Previous Year NEET Question- Optics L-6

Question: If vectors $\vec{A}=\cos \omega t \hat{i}+\sin \omega t \hat{j}$ and $\vec{B}=\cos \frac{\omega t}{2} \hat{i}+\sin \frac{\omega t}{2} \hat{j}$ are functions of time, then the value of $t$ at which they are orthogonal to each other is#

A) $t=\frac{\pi}{\omega}$

B) $t=0$

C) $t=\frac{\pi}{4 \omega}$

D) $t=\frac{\pi}{2 \omega}$

Answer: $t=\frac{\pi}{\omega}$#

Sol:#

Two vectors $\bar{A}$ and $\bar{B}$ are orthogonal to each other, if their scalar product is zero i.e. $\bar{A}$. $\bar{B}=0$.
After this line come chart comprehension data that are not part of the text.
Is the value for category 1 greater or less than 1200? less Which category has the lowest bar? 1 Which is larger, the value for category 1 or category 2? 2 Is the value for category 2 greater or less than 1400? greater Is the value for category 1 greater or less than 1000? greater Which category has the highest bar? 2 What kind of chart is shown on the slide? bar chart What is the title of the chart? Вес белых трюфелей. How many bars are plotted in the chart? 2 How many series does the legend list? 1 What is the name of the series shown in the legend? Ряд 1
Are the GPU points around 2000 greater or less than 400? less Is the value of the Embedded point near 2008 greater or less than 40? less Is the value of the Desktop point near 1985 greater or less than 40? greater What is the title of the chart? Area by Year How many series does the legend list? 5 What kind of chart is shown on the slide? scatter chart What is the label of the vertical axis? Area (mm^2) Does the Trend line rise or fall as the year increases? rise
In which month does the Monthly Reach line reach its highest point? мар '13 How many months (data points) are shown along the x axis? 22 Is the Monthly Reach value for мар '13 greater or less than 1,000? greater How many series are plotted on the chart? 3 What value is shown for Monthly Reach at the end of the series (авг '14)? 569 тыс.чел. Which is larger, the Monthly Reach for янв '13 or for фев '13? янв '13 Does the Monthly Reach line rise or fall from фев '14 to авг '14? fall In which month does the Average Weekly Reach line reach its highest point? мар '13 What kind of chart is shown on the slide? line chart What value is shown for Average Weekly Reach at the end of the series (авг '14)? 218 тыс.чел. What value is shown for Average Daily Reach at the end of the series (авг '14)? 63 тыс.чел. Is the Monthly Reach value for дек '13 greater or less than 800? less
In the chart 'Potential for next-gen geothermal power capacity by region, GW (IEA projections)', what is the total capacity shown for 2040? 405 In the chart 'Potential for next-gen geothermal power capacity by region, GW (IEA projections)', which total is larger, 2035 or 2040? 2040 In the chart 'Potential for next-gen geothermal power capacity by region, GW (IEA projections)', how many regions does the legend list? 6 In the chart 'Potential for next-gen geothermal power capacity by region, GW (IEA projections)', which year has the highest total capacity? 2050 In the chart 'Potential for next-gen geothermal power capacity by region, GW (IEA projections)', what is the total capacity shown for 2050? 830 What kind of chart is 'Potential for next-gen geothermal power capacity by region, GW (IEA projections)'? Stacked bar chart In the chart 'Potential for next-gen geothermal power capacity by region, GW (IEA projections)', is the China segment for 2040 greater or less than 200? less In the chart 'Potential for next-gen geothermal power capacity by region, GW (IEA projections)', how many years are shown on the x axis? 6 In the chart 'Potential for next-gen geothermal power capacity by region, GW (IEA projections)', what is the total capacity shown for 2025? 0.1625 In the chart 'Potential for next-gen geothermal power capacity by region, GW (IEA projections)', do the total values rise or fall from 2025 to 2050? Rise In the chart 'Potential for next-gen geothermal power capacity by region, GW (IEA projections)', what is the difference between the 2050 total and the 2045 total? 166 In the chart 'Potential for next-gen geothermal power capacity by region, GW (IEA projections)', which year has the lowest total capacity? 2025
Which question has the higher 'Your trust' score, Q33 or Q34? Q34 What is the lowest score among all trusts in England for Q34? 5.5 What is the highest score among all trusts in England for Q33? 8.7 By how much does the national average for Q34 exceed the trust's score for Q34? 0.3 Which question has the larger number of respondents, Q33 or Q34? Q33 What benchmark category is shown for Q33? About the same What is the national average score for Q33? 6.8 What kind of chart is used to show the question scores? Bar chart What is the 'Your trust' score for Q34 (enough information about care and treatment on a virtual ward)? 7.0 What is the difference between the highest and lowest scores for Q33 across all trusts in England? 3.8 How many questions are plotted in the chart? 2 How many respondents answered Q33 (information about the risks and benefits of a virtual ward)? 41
Here, $\bar{A}=\cos \omega t \hat{i}+\sin \omega t \hat{j}$ and $\bar{B}=\cos \frac{\omega t}{2} \hat{i}+\sin \frac{\omega t}{2} \hat{j}$ $$ \begin{aligned} \therefore & \bar{A} \cdot \bar{B}=(\cos \omega t \hat{i}+\sin \omega t \hat{j})\left(\cos \frac{\omega t}{2} \hat{i}+\sin \frac{\omega t}{2} \hat{j}\right) \ = & \cos \omega t \cos \frac{\omega t}{2}+\sin \omega t \sin \frac{\omega t}{2} \ & (\because \hat{i} \cdot \hat{i}=\hat{j} \cdot \hat{j}=1 \text { and } \hat{i} \cdot \hat{j}=\hat{j} \cdot \hat{i}=0) \ = & \cos \left(\omega t-\frac{\omega t}{2}\right) \ & (\because \cos (A-B)=\cos A \cos B+\sin A \sin B) \end{aligned} $$

But $\bar{A} \cdot \bar{B}=0$ (as $\bar{A}$ and $\bar{B}$ are orthogonal to each other) $$ \begin{aligned} & \therefore \cos \left(\omega t-\frac{\omega t}{2}\right)=0 \ & \cos \left(\omega t-\frac{\omega t}{2}\right)=\cos \frac{\pi}{2} \text { or } \omega t-\frac{\omega t}{2}=\frac{\pi}{2} \ & \frac{\omega t}{2}=\frac{\pi}{2} \text { or } t=\frac{\pi}{\omega} \end{aligned} $$